I didn’t live through the Great Depression even though I sometimes eat as if I did. Despite a desire to keep thin I have a bad habit of clearing every last greasy morsel of rice or supposedly decorative garnish that’s put in front of me. Kicking this habit has helped me feel better about myself.
Image by T-Kot and Alexandr III (Shutterstock).
I’ve got a big appetite and definitely eat more than my Steve Martin-esque physique will allow.
Where this has always gotten me in trouble is when I go out to places like one of the many Tex-Mex joints I grew up with. If I ordered something like a grilled fish taco I’d get a plate that’s 30 per cent taco and 70 per cent rice and beans. Essentially, any good Tex-Mex place will give you enough rice and beans to subsist on for the entire week.
Not only was I in the habit of eating all the rice and beans, but I’d grab some leftover tortilla chips and some salsa and go to town on the beans and rice of anyone who’d given up on their plate.
The one plate I couldn’t get to, though, was my wife’s. She is, in many ways, smarter than I am, and she devised (or at least adopted) this habit of placing her napkin over her plate whenever she starts to feel full. She calls it “putting up the white flag” as if her stomach is surrendering to a tasty pirate ship cruising on a seat of queso.
As a person who likes to stalk other people’s plates I initially found this infuriating. By covering her plate she was stopping me from stuffing myself with the excess cheese that poured out of stuffed shells or the discarded crusts of pizza.
But I’ll be damned if it doesn’t usually work and if it didn’t work for me.
I’d like to stay trim and feeling bloated isn’t fun, yet I’m often in situations where I order more food than I should eat. I’ve found that putting up the flag often stops me from eating more food because it makes me ask: Am I really still hungry?
The answer is usually: No, you idiot, you just ate a kilo of crayfish, half a kilo of potatoes and three ears of corn all washed down with two beers.
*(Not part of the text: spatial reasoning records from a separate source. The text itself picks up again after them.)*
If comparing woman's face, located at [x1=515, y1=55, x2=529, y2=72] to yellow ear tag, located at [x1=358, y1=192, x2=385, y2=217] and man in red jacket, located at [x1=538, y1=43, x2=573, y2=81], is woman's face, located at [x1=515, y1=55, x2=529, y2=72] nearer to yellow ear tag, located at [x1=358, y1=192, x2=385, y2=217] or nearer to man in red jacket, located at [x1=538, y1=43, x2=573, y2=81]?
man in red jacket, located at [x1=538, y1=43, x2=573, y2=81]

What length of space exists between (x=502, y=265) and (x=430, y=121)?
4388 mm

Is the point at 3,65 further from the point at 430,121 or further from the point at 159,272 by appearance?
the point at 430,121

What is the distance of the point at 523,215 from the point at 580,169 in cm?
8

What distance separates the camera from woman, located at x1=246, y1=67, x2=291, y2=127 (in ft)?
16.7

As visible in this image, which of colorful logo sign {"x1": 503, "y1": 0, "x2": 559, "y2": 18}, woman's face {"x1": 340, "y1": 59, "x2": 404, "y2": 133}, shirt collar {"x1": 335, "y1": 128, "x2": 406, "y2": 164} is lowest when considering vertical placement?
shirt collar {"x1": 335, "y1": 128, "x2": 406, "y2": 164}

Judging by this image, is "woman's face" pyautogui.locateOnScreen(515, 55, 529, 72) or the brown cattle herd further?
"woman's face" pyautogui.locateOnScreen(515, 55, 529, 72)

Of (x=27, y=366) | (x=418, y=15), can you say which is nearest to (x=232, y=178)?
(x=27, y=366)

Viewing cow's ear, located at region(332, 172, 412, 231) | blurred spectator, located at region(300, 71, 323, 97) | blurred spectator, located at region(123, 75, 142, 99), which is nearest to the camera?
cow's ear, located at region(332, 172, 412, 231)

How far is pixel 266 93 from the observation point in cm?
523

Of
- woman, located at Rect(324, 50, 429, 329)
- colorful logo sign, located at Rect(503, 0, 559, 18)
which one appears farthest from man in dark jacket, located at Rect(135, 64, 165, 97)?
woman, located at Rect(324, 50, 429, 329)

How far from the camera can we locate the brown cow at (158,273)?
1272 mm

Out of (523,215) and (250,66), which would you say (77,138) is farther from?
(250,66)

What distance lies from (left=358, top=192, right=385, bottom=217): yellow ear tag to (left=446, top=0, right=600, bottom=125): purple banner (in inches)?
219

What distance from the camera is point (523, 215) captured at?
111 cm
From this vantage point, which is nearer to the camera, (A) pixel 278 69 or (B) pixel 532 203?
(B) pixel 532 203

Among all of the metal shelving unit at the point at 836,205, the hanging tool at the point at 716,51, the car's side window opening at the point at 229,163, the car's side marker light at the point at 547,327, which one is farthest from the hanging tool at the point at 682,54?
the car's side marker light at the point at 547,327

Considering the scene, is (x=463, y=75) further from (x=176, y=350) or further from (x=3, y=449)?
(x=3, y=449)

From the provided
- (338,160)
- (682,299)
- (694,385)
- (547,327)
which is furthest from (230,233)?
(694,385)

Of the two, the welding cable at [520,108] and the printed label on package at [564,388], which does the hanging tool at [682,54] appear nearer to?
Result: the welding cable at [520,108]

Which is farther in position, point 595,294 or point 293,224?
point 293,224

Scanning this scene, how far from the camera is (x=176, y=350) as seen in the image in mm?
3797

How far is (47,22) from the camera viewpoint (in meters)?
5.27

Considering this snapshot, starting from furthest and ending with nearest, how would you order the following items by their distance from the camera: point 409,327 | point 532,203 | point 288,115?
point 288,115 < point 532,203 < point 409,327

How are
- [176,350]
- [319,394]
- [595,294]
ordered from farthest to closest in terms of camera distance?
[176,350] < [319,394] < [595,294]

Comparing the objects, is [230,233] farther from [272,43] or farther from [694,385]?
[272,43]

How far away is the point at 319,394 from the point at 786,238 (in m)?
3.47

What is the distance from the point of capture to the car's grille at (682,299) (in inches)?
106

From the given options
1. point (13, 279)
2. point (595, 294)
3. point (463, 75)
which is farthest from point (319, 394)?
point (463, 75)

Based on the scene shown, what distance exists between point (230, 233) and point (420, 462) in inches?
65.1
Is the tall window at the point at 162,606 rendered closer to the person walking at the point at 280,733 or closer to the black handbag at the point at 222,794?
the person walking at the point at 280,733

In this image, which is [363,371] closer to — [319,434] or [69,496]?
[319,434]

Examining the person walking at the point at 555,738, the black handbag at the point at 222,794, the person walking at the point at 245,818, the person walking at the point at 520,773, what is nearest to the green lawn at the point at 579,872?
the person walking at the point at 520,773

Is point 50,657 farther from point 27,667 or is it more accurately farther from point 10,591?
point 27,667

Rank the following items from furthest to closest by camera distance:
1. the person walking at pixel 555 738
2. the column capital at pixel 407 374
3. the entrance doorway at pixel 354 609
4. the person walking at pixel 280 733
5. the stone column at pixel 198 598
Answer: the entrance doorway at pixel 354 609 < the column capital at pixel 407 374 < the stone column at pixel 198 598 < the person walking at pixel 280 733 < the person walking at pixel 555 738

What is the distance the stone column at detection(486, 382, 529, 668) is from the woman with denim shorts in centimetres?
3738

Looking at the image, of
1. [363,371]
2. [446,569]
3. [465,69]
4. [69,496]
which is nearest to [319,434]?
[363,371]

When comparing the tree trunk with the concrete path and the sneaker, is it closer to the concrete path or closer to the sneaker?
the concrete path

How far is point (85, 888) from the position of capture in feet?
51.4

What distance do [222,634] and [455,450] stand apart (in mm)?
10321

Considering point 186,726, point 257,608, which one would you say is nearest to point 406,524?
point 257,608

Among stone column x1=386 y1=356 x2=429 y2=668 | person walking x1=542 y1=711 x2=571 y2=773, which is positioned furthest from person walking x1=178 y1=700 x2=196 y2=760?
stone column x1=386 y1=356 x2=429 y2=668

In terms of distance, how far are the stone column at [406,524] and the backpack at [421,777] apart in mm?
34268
It’s a more pleasing aesthetic to leave a little room on a plate, but pleasing aesthetic isn’t what you get at the unhealthiest restaurants. There must be some law somewhere that says a plate with a burger on it has to have the area not filled by a burger completely covered by fries.
I wouldn’t recommend this in every situation, as it’s probably not polite at a formal dinner, but at a formal dinner you’re probably not being served the Elvis Presley Memorial Combo so you should be good. At home I find just putting the napkin on the plate now triggers a response and makes it so that I think to quickly put the leftovers in tupperware before I guzzle down a plate of gravy.